Sunday, October 14, 2007

I couldn't find the vegetable peeler......

I couldn't find the vegi peeler and I woke up with a headache at 5:30---oh, and the sisters sang like angels during our closing song today. That should be my title.
I went to bed late on Sat. waiting for Bari to come home, then I was flipping between Saturday Night Live and the Indians game. Even then I was feeling a little headache coming on. At 5:30am I woke up and took 2 Excedrin Migraine and went back to bed (yes, all that caffeine and I don't have any trouble sleeping). I slept in until 10 am.-TEN!!!! But my headache was still there. Bari wanted me to stay home, but I thought I knew better. Then I did something that made everything worse-I read the letter that was sent from the school about an assessment done on Sam. His ADD and immaturity are big issues at school. I knew about all the challenges he has been facing, but to see it in black and white was too much for me this morning I guess.
When I get these headaches I get even more emotional than normal. Anyway, I got home and my pot roast wasn't done (I'm still not used to Bari's Crock Pot), I ate 2 peanut butter cookies and went to bed. I got up this evening at about 8:30-8:45 and put the kids to bed, ate some dinner and took 2 more pills. Besides learning that the Bengals lost again, I'm starting to feel better. I told Patty today that I think the Lord gives me these headaches to make me feel fragile. I certainly feel a loss of control over my emotions and my physical capabilities concerning my family and all I do for them.
Anyway, I wanted you-all to know that I appreciate your love and concern. Your kind words mean more to me than you will ever know.
Live-Life/Love-Life

3 comments:

Leslie said...

I am so sorry that you're not feeling well. I HATE migraines. I think the peanut butter cookies were a good idea.

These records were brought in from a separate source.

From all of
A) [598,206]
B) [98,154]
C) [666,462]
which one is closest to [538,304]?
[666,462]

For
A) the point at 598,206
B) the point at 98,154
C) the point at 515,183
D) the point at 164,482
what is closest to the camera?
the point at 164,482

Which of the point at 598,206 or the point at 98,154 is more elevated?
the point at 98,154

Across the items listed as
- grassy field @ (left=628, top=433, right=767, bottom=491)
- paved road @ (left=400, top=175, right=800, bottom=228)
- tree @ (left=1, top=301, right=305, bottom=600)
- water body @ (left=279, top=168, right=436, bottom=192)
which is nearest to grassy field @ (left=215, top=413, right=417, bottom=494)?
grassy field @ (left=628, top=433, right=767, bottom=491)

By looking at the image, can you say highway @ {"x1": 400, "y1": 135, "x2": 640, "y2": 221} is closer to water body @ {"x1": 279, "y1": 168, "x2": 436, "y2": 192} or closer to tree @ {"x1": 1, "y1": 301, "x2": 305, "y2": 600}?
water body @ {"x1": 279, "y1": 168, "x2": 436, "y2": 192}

I was worried about you at church, but I had to rush around for Primary, and so I didn't get the chance to see what was really wrong. I hope you get feeling better very soon!

chelle said...

I too noticed you weren't yourself yesterday. I did notice you were putting on a good front of being ok. The things we do to try and be at church.
You are a brave one..me ..I would of been home sleeping..enjoying the thought of Michael struggling with the kids :D..but thats just me :P

Mama D said...

I, too, noticed you weren't feeling well at church. Migraines are horrible!! They knock me out, as well.

IMO, feeling fragile -- and recognizing that -- is the first step towards humility and reliance on the Lord. Lou, you are closer to that desired humility than you realize!